- [THE PROBLEM]:
Answer these questions from the concert review:
(a) Who plays fiddle with the band?
(b) How many years have passed since The Waterboys recorded the album Fisherman's Blues?
(c) Where does the keyboard player's personal background lie?

- [GIVEN TEXT]:
===
Liverpool Sound and Vision Rating 9/10
Anniversaries are special, they remind us just how far we have come in the search for ourselves and our time at the helm of our own personal blues, our backdrop of the fiddle pulsating away between the lyrics of the song we sing, as we take a pen to the wall and cross off yet another year, another celebration in the pursuit of an added dream. We cross off the years and then we look back, we survey the happiness and sometimes sour and we revel in them, for it is in the life we live that makes the anniversary special.
It is always seems special when The Waterboys and Mike Scott comes to Liverpool, a rousing reception always is keenly assured, the less than amusing in the gallery given short shrift, and the patient and the loyal rewarded with a band that truly inspires the poetic and the profound statements that Mike Scott has always been keen to explore and exemplify.
In the thirty years since The Waterboys recorded the album Fisherman’s Blues, so much has changed, but one thing remains constant, the relationship between Mike Scott and the audience, this is not one of a rock star or even a Folk rock act, but the simple beauty of the poet and the overwhelming muse, of one holding the other in awe, when the feeling is right between them, and never quite sure which way round the wonder is flowing.
It takes a sublime personality to shine when stood next to Mike Scott and to capture the harmony intended as this magical depth of poetic grace is given space to breath. In both Zeenie Summers and Jess Kavanagh, that harmony was given mystery, enchanting and exquisite depth, and their interaction with the incredibly talented Steve Wickham on fiddle was mind blowing and jaw dropping.
In a two set evening, songs such as All The Things She Gave Me, A Girl Called Johnny, We Will Not Be Lovers, the call out to the keyboard player, Brother Paul Brown, and his own personal background in Nashville, Tennessee, Man, What A Woman, The Christ In You, Sante Fe and The Raggle Taggle Gypsy, The Waterboys played out of their collective skins and gave the Liverpool crowd the best medicine for the post-Bank Holiday Blues, a series of songs in which the writer of such poetic gems chose to offer as the finest of gifts, wrapped in silk, presented with earnest craft; a night in which once more The Waterboys excelled.
===
- [Collected data]:

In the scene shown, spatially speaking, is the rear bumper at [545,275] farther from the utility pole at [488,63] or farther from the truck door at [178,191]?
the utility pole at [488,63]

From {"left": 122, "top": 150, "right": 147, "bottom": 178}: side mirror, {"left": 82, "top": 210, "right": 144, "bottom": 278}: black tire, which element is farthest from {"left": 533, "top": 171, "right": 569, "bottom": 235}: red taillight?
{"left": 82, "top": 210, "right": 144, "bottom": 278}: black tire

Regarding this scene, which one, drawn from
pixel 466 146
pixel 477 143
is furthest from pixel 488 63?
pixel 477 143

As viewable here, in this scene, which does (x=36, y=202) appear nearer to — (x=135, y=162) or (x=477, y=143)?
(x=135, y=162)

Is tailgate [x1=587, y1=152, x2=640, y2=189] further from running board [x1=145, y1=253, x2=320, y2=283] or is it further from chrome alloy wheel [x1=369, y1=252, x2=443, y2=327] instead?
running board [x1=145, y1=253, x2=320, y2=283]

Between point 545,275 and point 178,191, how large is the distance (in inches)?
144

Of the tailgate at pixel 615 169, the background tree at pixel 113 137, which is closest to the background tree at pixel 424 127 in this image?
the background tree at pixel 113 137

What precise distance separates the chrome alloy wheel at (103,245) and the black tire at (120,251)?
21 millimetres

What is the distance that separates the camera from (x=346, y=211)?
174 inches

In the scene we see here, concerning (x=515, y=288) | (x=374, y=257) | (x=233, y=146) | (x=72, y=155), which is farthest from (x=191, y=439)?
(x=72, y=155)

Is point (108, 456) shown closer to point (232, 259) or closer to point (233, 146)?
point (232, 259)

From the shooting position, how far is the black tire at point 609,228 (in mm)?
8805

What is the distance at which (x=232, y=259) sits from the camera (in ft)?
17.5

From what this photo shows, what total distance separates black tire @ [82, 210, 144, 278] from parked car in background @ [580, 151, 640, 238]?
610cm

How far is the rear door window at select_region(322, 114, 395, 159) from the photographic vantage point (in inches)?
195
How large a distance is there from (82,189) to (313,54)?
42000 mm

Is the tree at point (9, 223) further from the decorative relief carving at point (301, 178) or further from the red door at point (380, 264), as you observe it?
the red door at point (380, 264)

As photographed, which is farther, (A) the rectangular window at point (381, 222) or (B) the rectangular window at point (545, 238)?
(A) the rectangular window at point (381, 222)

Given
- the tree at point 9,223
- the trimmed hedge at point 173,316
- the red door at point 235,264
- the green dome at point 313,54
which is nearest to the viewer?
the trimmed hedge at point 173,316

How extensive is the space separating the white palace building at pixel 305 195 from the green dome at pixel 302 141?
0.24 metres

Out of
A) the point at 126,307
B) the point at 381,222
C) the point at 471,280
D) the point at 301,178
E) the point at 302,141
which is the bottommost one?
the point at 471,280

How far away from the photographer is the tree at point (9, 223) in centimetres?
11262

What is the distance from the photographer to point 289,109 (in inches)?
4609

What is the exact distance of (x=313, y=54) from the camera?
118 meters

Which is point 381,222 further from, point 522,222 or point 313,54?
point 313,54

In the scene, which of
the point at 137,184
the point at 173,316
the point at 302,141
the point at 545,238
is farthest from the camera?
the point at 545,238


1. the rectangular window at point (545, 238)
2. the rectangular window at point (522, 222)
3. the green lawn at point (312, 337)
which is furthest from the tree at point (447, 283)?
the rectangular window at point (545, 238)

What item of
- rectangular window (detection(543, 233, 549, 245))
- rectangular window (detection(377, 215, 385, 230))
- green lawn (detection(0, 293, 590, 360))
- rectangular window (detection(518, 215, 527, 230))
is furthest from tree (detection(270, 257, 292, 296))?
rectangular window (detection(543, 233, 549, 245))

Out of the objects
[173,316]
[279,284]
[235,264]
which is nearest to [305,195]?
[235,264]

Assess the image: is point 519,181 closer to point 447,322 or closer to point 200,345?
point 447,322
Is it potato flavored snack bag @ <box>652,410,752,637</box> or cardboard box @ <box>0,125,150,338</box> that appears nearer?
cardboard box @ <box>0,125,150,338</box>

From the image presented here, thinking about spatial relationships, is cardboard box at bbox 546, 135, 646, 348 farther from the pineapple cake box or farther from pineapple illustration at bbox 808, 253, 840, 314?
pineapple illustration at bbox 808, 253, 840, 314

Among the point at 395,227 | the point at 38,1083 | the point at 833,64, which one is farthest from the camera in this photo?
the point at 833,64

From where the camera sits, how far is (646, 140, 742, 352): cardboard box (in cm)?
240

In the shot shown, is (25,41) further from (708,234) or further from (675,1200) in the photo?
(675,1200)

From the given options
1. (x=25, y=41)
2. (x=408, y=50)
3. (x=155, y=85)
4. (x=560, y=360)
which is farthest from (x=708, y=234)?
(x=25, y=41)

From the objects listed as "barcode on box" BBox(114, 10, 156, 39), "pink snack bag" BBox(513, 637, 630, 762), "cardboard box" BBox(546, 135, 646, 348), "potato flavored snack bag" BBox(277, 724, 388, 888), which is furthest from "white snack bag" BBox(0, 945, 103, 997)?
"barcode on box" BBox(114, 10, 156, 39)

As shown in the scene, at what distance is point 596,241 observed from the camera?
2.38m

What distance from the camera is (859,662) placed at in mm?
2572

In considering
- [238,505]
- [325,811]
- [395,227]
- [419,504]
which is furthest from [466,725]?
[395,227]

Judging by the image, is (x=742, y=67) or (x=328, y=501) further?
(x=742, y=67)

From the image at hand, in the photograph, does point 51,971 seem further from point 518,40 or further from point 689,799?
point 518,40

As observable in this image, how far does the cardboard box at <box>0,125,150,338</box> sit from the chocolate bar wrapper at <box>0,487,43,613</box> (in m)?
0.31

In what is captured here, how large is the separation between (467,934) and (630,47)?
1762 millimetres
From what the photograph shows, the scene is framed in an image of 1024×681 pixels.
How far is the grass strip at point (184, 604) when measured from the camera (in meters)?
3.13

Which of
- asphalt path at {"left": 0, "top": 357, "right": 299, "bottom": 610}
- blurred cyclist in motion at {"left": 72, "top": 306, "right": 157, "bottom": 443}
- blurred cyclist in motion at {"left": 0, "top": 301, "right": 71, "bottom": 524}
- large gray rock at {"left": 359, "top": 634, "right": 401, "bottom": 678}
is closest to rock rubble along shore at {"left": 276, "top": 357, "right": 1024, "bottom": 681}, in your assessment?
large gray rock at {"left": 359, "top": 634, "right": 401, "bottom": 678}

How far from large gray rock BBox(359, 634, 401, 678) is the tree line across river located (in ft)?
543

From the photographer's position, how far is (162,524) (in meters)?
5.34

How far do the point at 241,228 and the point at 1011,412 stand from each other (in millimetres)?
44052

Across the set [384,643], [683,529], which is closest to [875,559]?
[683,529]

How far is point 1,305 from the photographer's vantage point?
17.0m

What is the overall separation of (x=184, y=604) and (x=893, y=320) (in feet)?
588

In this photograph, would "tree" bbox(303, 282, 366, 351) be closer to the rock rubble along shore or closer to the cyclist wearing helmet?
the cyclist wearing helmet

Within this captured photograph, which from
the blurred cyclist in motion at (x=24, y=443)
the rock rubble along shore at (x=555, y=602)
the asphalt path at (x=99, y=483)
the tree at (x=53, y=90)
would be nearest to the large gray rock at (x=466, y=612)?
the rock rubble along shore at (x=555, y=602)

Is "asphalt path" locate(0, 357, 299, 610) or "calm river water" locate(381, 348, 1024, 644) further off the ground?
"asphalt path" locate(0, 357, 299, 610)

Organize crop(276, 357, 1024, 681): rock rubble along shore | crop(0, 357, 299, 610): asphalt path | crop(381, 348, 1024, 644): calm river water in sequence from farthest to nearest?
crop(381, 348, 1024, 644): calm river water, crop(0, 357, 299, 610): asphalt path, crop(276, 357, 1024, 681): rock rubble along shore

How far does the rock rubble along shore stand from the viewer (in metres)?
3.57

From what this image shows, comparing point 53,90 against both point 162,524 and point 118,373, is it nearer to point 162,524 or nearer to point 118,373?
===
- [ANSWER SPACE]:
(a) Steve Wickham
(b) Thirty
(c) Nashville, Tennessee